Dizer prelúdios

by André Jesus

Há algum tempo já que não me alimentava de coisas que injectam poderes no cérebro. De vez em quando, mas mesmo muito pouco, lembro-me de quando tudo era muito mais simples e a vontade de me expressar através da escrita era maior. Criei um lugar virtual com uma aparência de manifesto Comunista, mas no entanto escrevi absolutamente pouco. É limitada a minha vontade para este tipo de assuntos da leitura e da escrita. Sei que gosto, mas não o faço, logo não o respiro. Como se precisasse de tempo para me sentir realmente apaixonado por palavras e vírgulas. A chave da evolução encontra sem dúvida o seu equilíbrio na inocência dos êxodos. Ao ponto de se criar e recriar, quando bem se quer, o universo para sempre pela primeira vez. Os dias são sempre novos para os moralistas e para os “carpe diem” proclamados por tesões de mijo que se julgam mestres em consciência moral. A idade é um tónico que conforme envelhece faz ferver muito menos sangue a cada contacto e fotografia trivial da atmosfera que nos rodeia. Aquilo que vejo dói muito menos. Gritos, revoluções e mutações transpiram cada vez menos.

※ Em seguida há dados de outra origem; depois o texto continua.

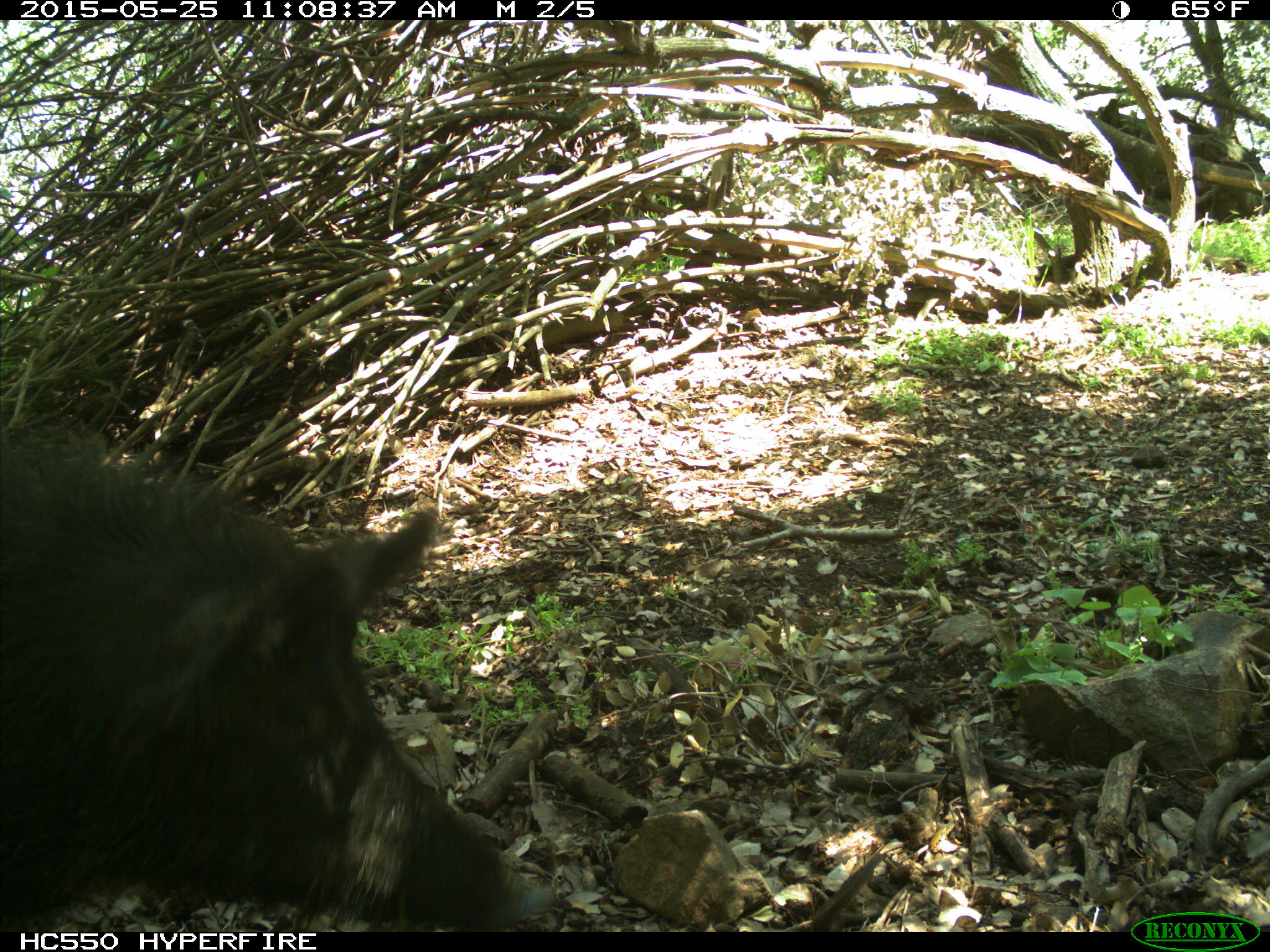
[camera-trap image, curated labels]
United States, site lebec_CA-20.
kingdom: Animalia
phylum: Chordata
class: Mammalia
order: Artiodactyla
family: Suidae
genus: Sus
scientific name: Sus scrofa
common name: wild boar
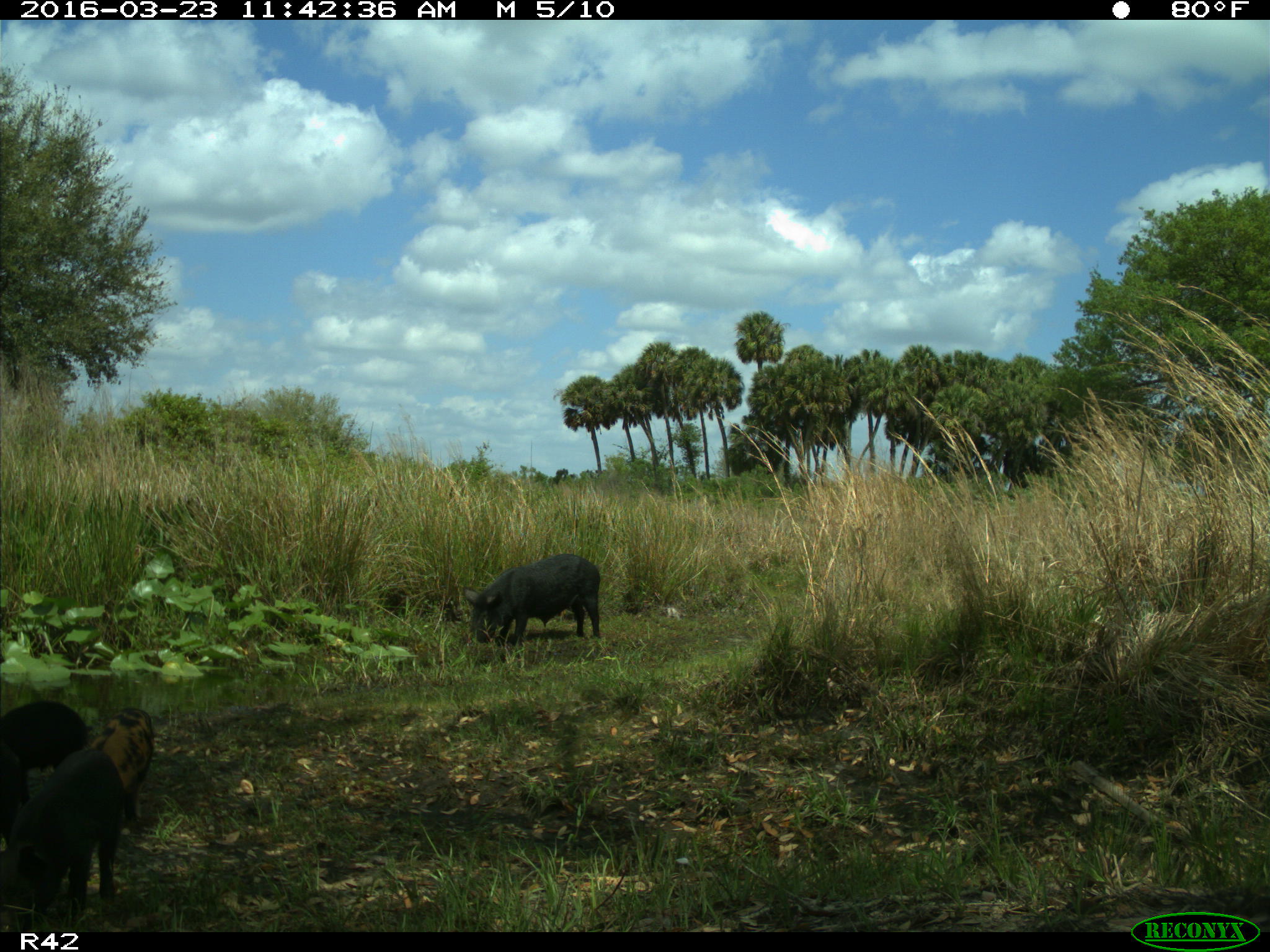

Já não respondo a tiros de partida fulminantes como se o amanhã fosse um talvez. A lei dos dias giram em torno da guerra entre o sol e a lua, mas nós somos apenas espectadores de um espectáculo que acaba sempre em empate a cada 12 horas. Uma força tem sempre de prevalecer sobre a outra. A minha imaginação tem sofrido graves acidentes intelectuais. Hoje decidi tomar uma dose de Mozart. É sempre misteriosa a forma como tudo parece rimar neste universo desde que foi reconhecida a ciência das coisas. Parece-me que ele começou com uma sonata número não sei do quê, que foi apresentada nalgum número de opus não sei de quem e que eram todos o mesmo número mas que afinal não. Foi uma hora vertiginosa, a nível matemático. Mozart sim, é a droga. É o épico. A verdadeira iluminação neuronal sem qualquer fonte de luz física. Já tinha saudades dele e não tantas como tenho de mim.